Alternatively, HCl can be generated by the reaction of sulfuric acid with sodium chloride:
- NaCl + H2SO4 → NaHSO4 + HCl
This reaction occurs at room temperature. Provided there is salt remaining in the generator and it is heated above 200 °C, the reaction proceeds to;
- NaCl + NaHSO4 → HCl + Na2SO4
For such generators to function, the reagents should be dry.
- Make hydrochloric acid
- Anhydrous metal chloride synthesis
- Trichlorosilane synthesis
Hydrogen chloride forms corrosive hydrochloric acid on contact with water found in body tissue. Inhalation of the fumes can cause coughing, choking, inflammation of the nose, throat, and upper respiratory tract, and in severe cases, pulmonary edema, circulatory system failure, and death. Skin contact can cause redness, pain, and severe skin burns. Hydrogen chloride may cause severe burns to the eye and permanent eye damage.
The gas, being strongly hydrophillic, can be easily scrubbed from the exhaust gases of a reaction by bubbling it through water, producing useful hydrochloric acid as a byproduct.
Any equipment handling hydrogen chloride gas must be checked on a routine basis; particularly valve stems and regulators. The gas requires the use of specialized materials on all wetted parts of the flow path, as it will interact with or corrode numerous materials hydrochloric acid alone will not; such as stainless and regular polymers.

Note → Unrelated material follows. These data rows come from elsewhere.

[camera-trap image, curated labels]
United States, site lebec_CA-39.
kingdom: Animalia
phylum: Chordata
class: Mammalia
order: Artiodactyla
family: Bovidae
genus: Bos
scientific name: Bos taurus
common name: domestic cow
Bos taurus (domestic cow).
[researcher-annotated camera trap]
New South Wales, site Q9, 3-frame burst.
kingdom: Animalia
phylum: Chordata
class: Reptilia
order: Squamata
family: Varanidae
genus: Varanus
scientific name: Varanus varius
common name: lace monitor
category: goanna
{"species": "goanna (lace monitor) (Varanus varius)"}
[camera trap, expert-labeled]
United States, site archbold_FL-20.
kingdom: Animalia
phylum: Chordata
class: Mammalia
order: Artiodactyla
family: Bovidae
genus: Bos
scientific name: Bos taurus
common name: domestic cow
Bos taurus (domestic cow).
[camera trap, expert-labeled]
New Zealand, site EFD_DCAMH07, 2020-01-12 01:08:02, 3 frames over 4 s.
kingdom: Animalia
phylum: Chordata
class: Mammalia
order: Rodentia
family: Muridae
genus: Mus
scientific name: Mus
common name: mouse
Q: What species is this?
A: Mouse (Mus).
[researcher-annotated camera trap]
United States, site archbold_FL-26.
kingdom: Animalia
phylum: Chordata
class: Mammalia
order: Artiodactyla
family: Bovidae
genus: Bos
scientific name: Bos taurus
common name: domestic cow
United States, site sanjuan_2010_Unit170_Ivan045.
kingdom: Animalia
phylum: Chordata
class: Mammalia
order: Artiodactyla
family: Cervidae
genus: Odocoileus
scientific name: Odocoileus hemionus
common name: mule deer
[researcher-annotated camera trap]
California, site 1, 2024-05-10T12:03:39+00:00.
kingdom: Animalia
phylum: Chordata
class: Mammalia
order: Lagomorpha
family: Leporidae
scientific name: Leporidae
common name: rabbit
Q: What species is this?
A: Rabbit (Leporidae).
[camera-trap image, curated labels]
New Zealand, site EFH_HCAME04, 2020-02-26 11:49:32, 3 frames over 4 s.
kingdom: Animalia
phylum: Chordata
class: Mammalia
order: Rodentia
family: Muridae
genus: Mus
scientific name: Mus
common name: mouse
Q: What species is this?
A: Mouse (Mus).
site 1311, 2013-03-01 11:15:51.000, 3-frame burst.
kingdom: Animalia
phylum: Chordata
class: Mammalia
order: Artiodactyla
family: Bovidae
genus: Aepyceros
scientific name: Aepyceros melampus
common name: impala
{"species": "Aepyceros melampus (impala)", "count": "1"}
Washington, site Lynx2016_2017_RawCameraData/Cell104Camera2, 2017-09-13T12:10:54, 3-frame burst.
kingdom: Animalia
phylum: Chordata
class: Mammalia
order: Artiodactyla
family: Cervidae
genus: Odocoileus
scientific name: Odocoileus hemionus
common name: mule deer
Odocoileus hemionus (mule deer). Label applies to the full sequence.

The Occupational Safety and Health Administration and the National Institute for Occupational Safety and Health have established occupational exposure limits for hydrogen chloride at a ceiling of 5 ppm (7 mg/m3).
Hydrogen chloride cylinders should be kept away from any heat or light source. A special acid cabinet can be used, which should be lined with a scrubbing material to remove any leaking hydrogen chloride. The cylinders must be inspected periodically for any signs of corrosion.
Hydrogen chloride, like hydrochloric acid can be neutralized by reacting it with a base or a carbonate. Calcium hydroxide or carbonate are cheap and effective. Fumes can be neutralized with ammonia, though this method has the disadvantage of producing a a very thick mist of ammonium chloride that tends to persist.